What I really need is a wireless laptop for sitting on the crapper.

Current Mood - Simmered in a nice coconut curry.
Currently Listening To - Diamanda Galas, "See That My Grave Is Kept Clean".

My People Knew It As Maize, Until A Race Of Genetically Engineered Supermen Wiped Us Out 

I hated the fucking Atkins diet before. Just eat sensibly and exercise, people. But noooooooooooo! Now we're genetically modifying plants to conform to our stupid ass diet crazes.

Please, God. Give us what we got coming. An asteroid the size of Texas, right here, square on the jaw. Killing each other for the last can of dog food and subsisting on a diet of cockroach shit will keep us nice and trim AND we won't be tempted to tinker with Your... er, Thy creations. Go ahead You fucking pussy. I dare You. Amen.

Current Mood - Nihilistic.
Currently Listening To - Debussy, "Claire de Lune".

5.7.2004 at 17:55 Pacific - Give Me The Bat Wendy... 

Just in case you, like me, missed it the first time before the host server was overwhelmed -

The Shining... in 30 seconds... acted out by bunnies.

Current Mood - Redrum
Currently Listening To - "All work and no play makes Cleetus a dull boy."

Hot Anne Coulter Clones Are Waiting For Your Call! 

Where do the bloodless reptiles who seemingly make up the majority of active Republican Party membership go to find another herpitoid Ditto-head to breed with? SingleRepublican.com, baby!

Actually, I take it back. I like some Republicans.

No. Wait. They have a Rush quote on the frontpage. I guess I don't take it back.
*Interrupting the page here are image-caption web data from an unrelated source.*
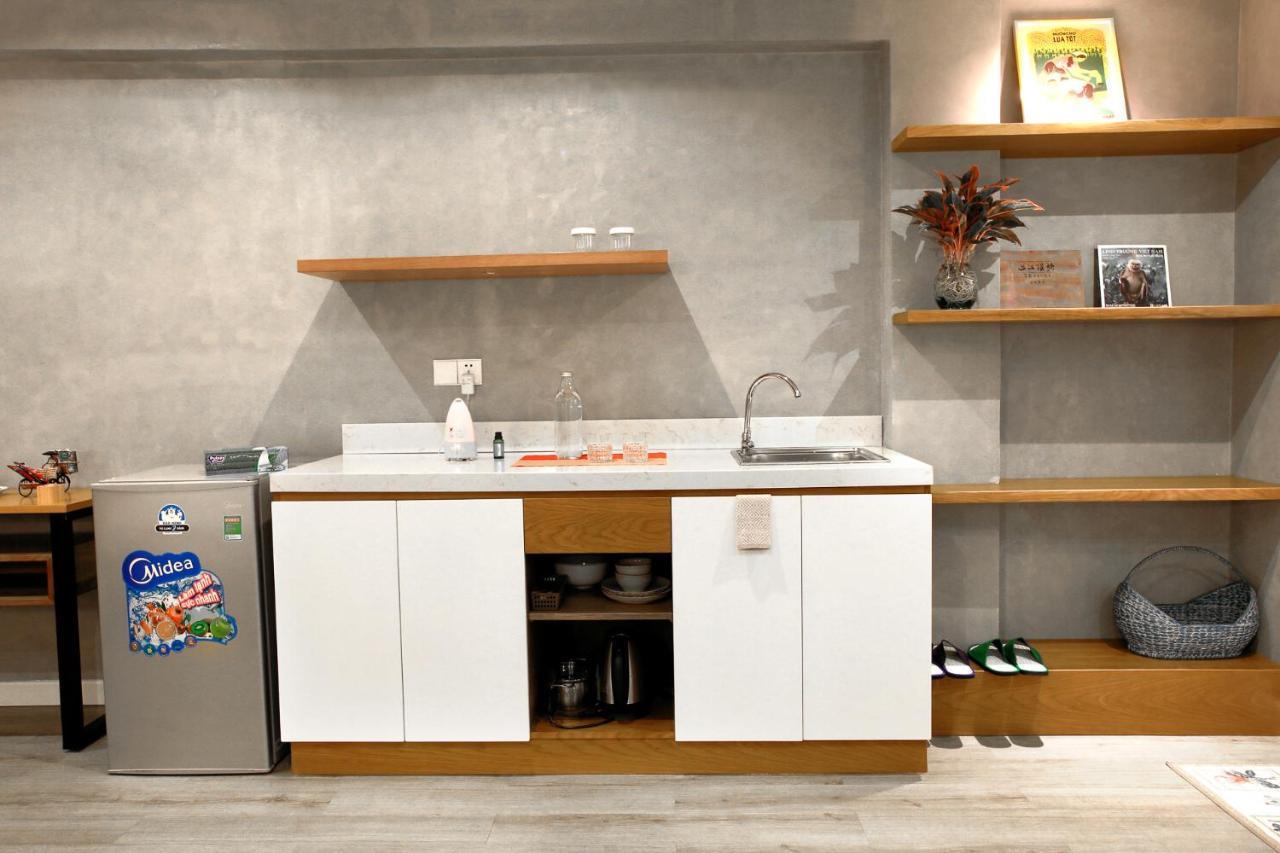 Airhomes * Ho Chi Minh City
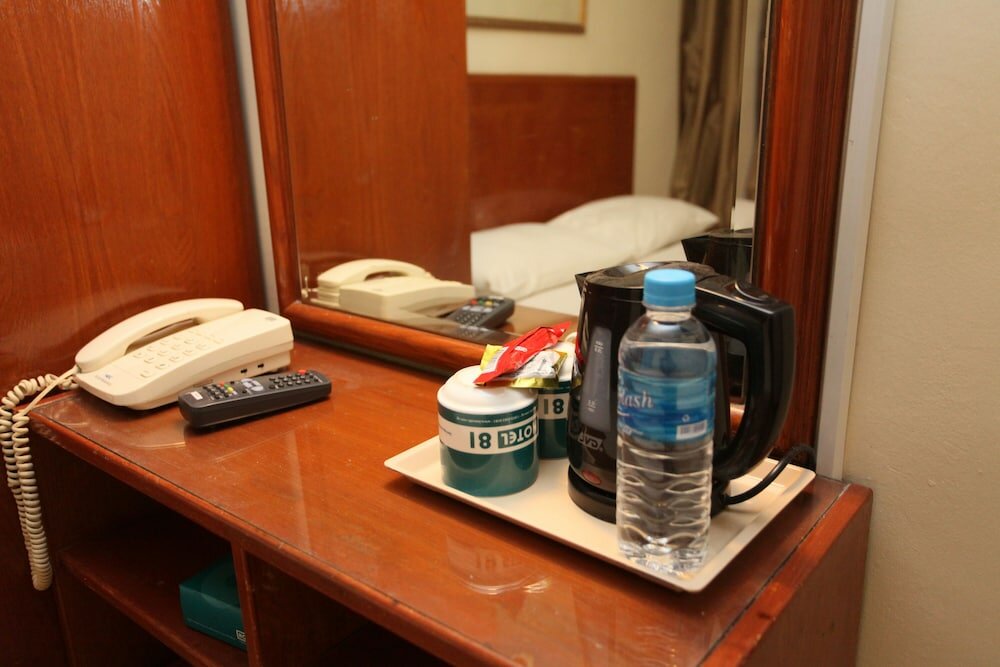 Фото Hotel 81 Geylang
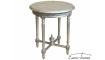 Coffee table M-95 country silver | Сoffee tables | ZIPhome.ee image 1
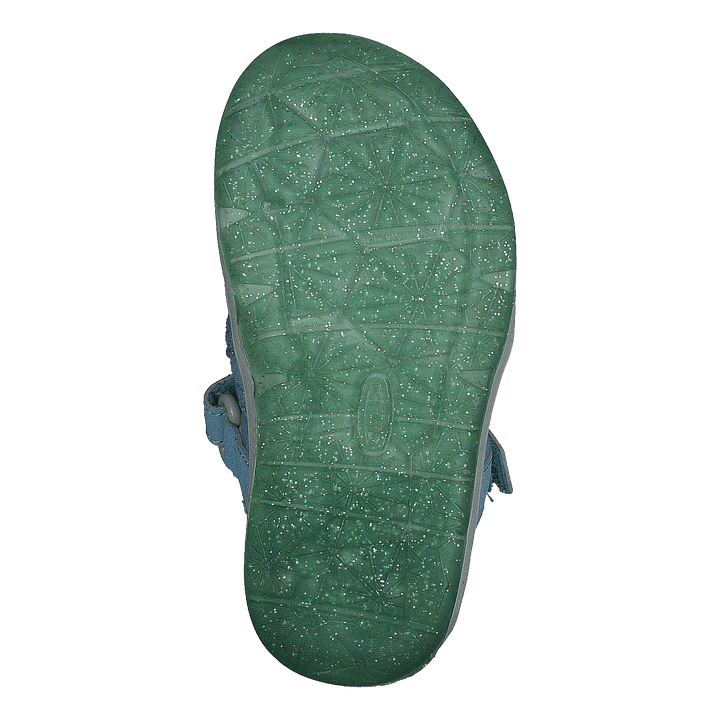 Moxie Sandal Tots Powder Blue/vapor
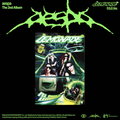 aespa [LEMONADE] (P.O.S Ver.)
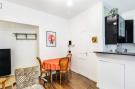 Holiday homeFrance - : Joli 34m² Au Coeur Du Quartier De Montmartre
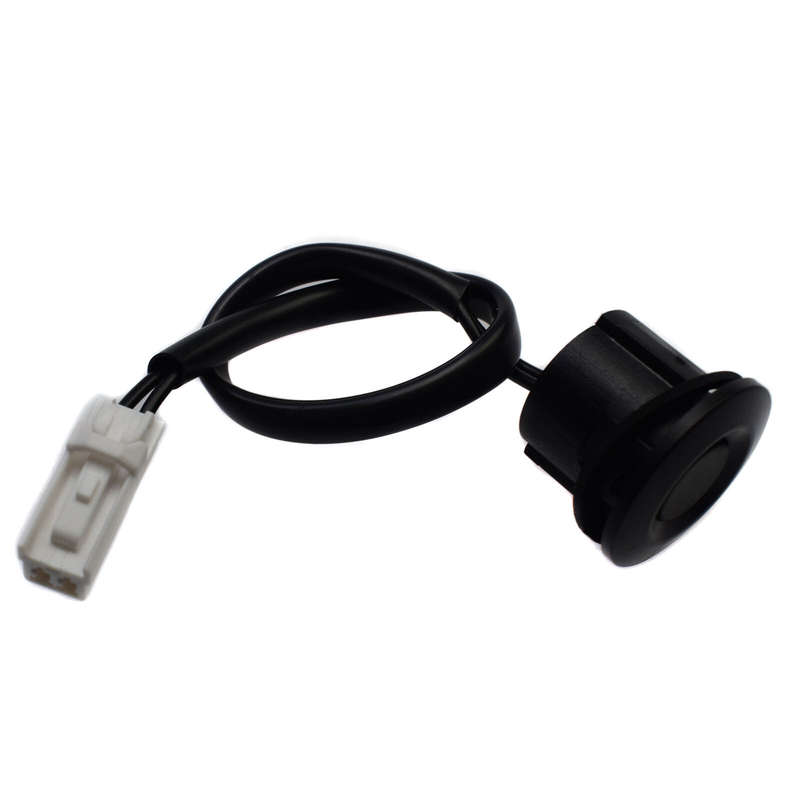 Tailgate Boot Trunk Handle Button Switch D651624B0B For Mazda 2 2008-15 3 08-17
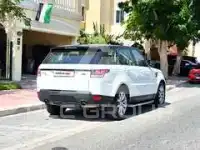 2015 Land Rover Range Rover
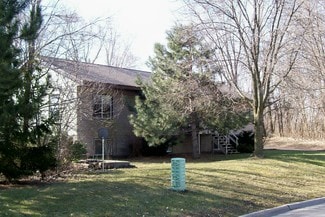 Oakdale, MN Apartments - 1075-1081 Greystone Ave N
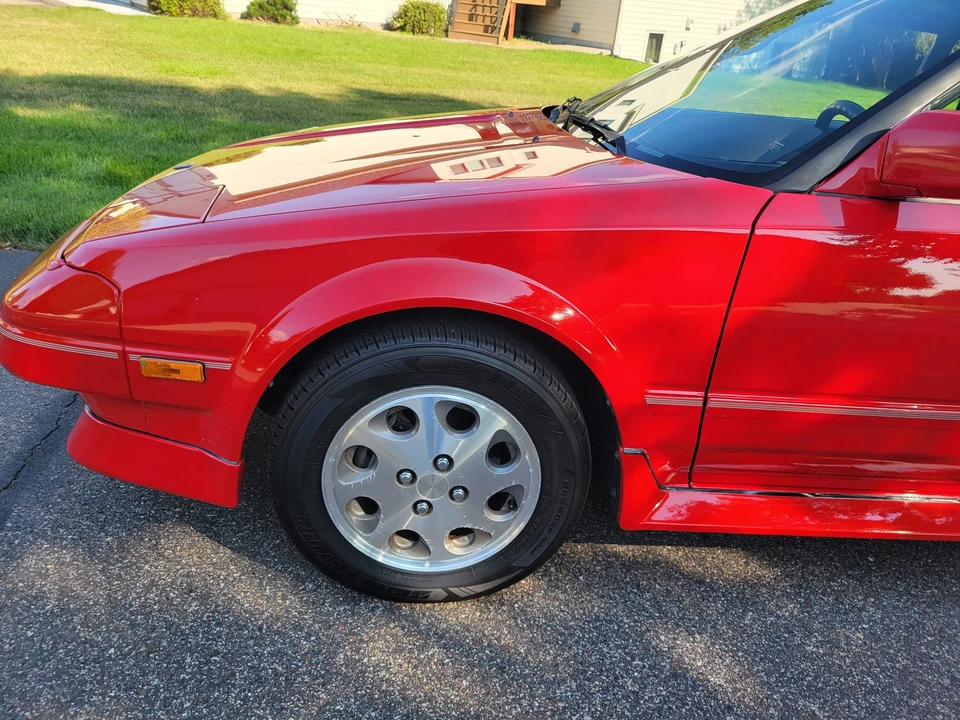 1988 Toyota AW10/11 MR2 - Image 29 of 31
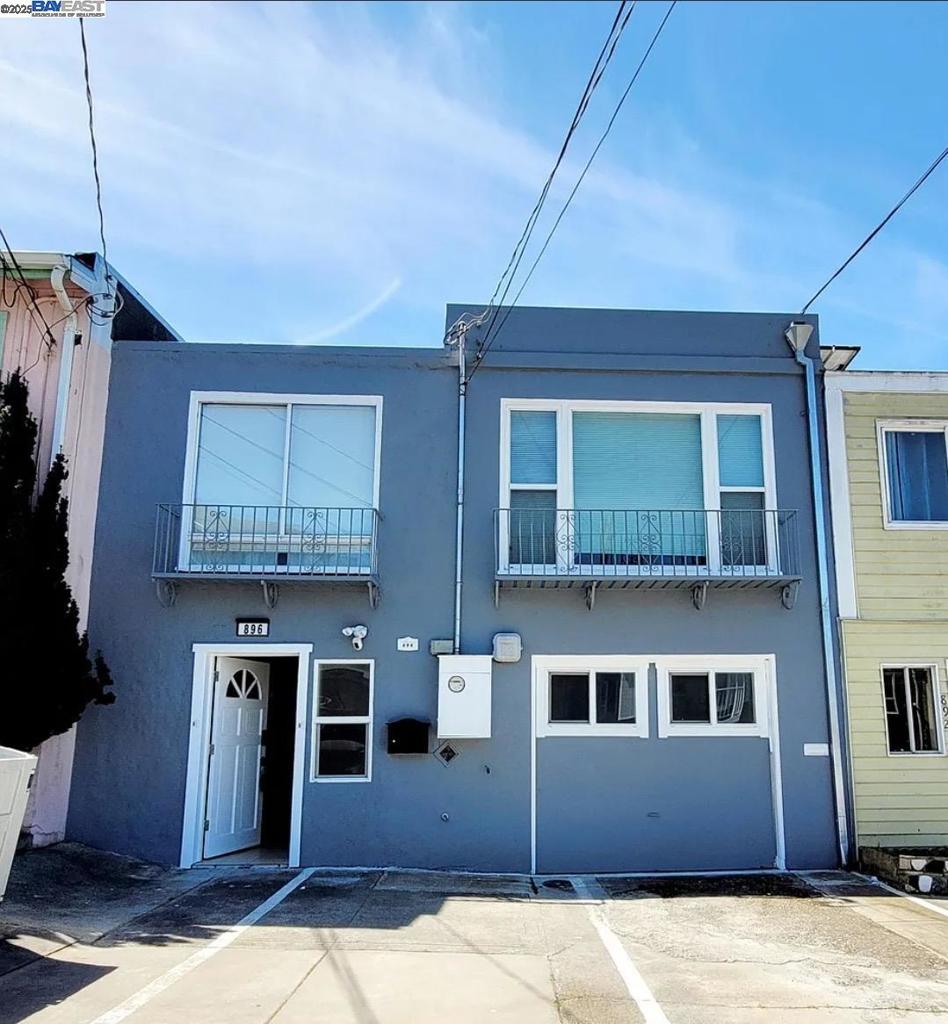 Discover this stunning 6-bedroom, 5-bathroom home, including a street-level ADU, blending style and functionality in a prime Daly City location. The property boasts custom, elegant ceiling crown molding and a spacious floor plan that invites comfort and sophistication. Larger windows fill the home with natural light and provide breathtaking, picturesque views. The upper level features 3 bedrooms and 2 bathrooms (tenant-occupied & Rent $3,600. ), while the lower-level ADU includes 3 bedrooms and 3 bathrooms (tenant-occupied & Rent $3,400. ), offering excellent rental income or versatile multi-generational living. Conveniently located within walking distance of elementary schools and parks, this home is also close to supermarkets, Serramonte Shopping Mall, banks, and public transportation, including Colma BART. Enjoy quick access to Downtown San Francisco, SFO Airport, and freeways 101 and 280.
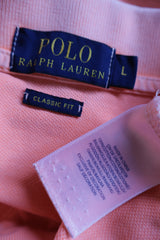 Tricou Polo Ralph Lauren - marimea L - Barbati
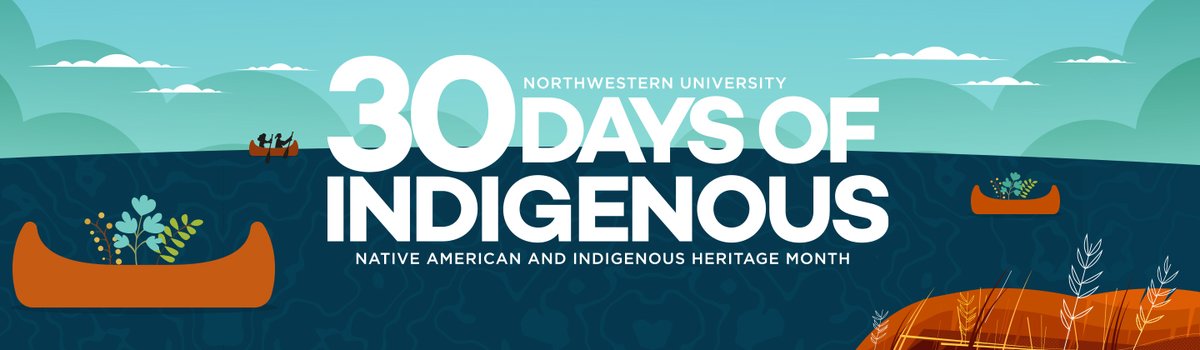 Northwestern Radiology (@nuradiology) on Twitter photo For #NativeAmericanHeritageMonth, it's 30 Days of Indigenous. This week watch a film commemorating the Sand Creek Massacre, discover a new book, enjoy small bites, attend a smudging ceremony and try #indigenous recipes. #DEI <a href="/for_indigenous/">Center for Native American & Indigenous Research</a> @nu_diversity bit.ly/3seaenx For #NativeAmericanHeritageMonth, it's 30 Days of Indigenous. This week watch a film commemorating the Sand Creek Massacre, discover a new book, enjoy small bites, attend a smudging ceremony and try #indigenous recipes. #DEI <a href="/for_indigenous/">Center for Native American & Indigenous Research</a> @nu_diversity bit.ly/3seaenx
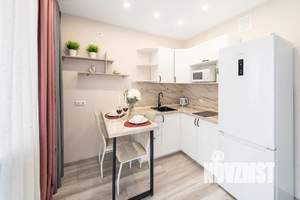 Студия квартира, посуточно, 27м2, 2/14 этаж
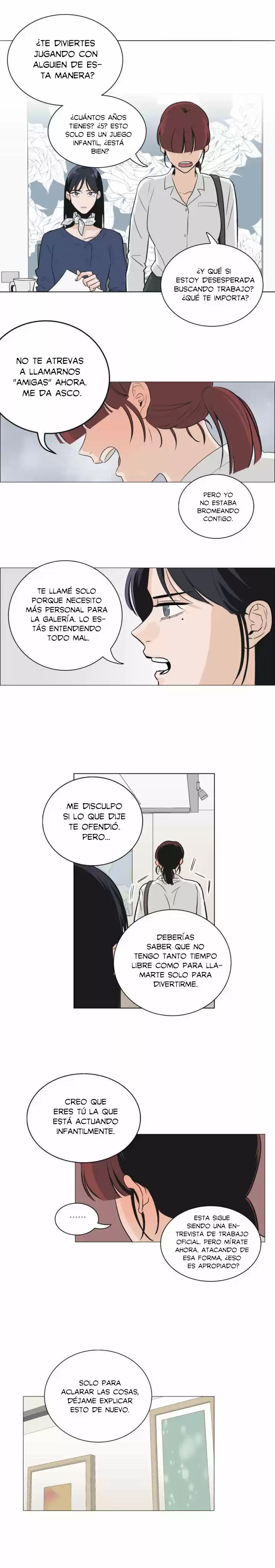 Pixel Of Life - Capítulo 3 - Página 10 - LectorTMOo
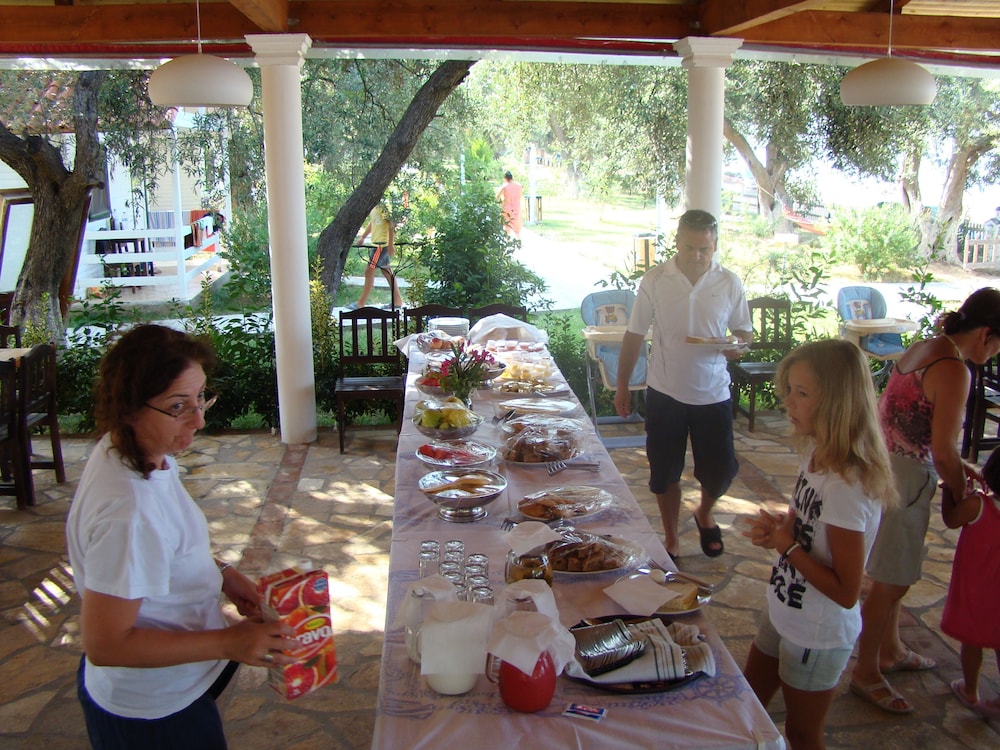 Altea Beach Lodges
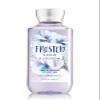 Bath and Body Works Frosted Snow Blossom Shower Gel. 10 Oz. view 1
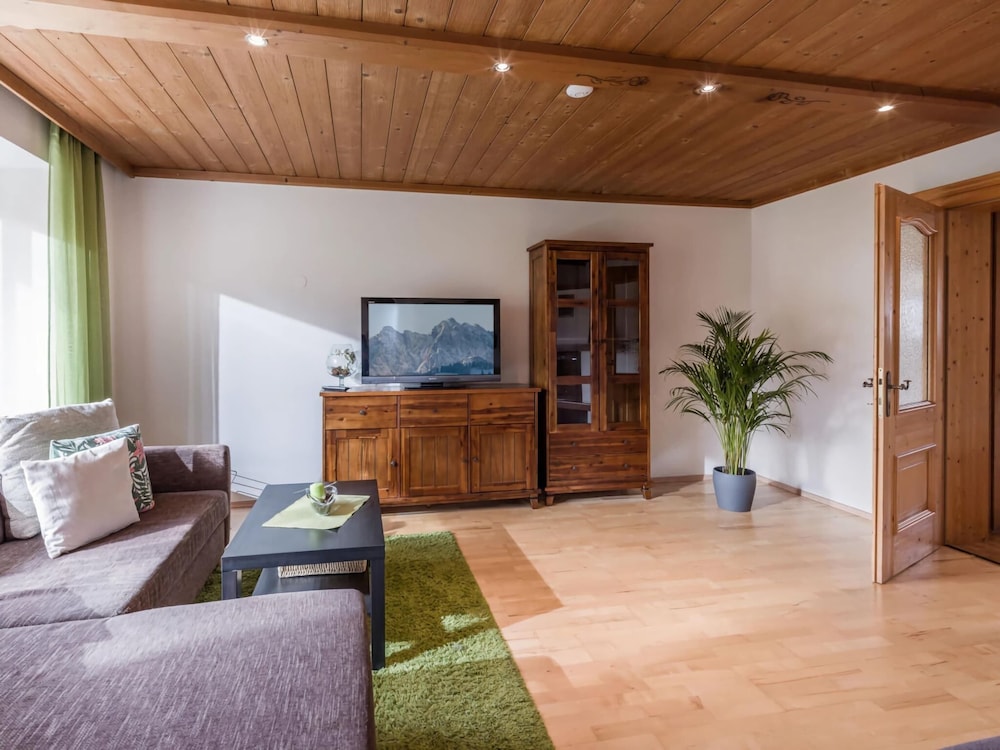 Holiday Apartment Nadja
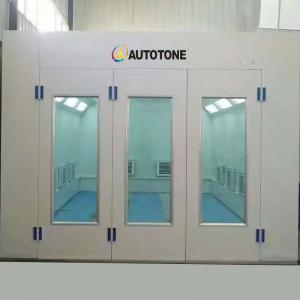 Car Paint Spray Booth, Car Paint Booth, Auto Paint Booth, Auto Paint Cabinet, Car Paint Baking Oven,Baking Booth Cabinet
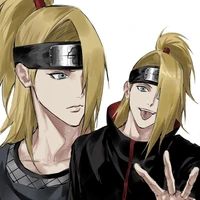 Deimochi deidara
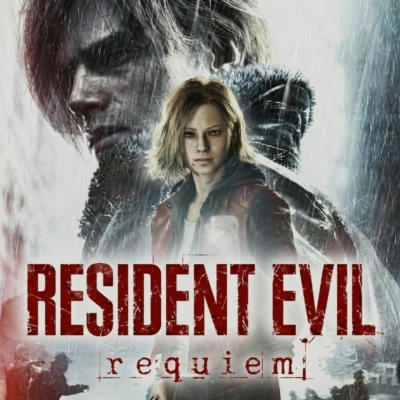 🎮 Resident Evil Requiem | Xbox | РОССИЯ + ГЛОБАЛ 🌍 | АВТОВЫДАЧА ⚡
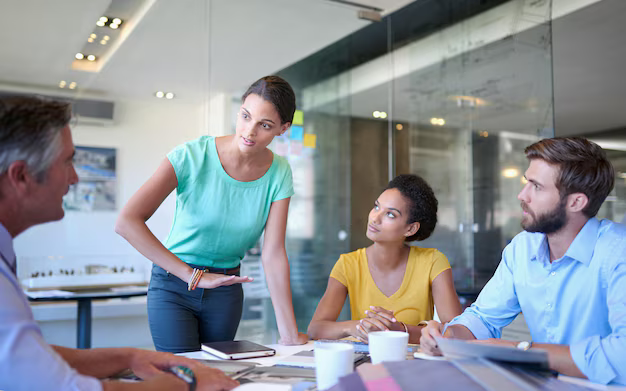 group product manager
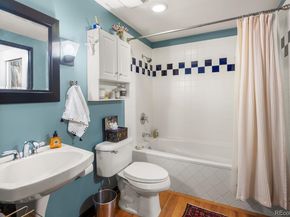 2000 Little Raven Street 1B, Denver CO 80202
Current Mood - Just jealous because I'm a crazy liberal.
Currently Listening To - nothing.

5.3.2004 at 17:00 Pacific - Tanks A Lot 

This never made the "real news", but since it's in the Army Times I'm assuming it's true. On August 28th last year, "something" punched through the skirt of an M1A1 Abrams tank in Iraq, continued into the crew compartment, knocking out enough critical components to bring the tank to a halt and creating enough heat to activate the Halon systempassed through the gunner's seatback, grazed the gunner's flak jacket and came to rest in the opposite hull after boring a 1 and 1/2 to 2 inch deep hole.

Holy shit! Nobody knows what the "something" was, and now nobody is talking about it. I'm betting on time-travelling Islamic fanatics from the future.

Current Mood - I's leavin' the booth smellin like burberry cologne
Currently Listening To - Missy Elliot, "Gossip Folk".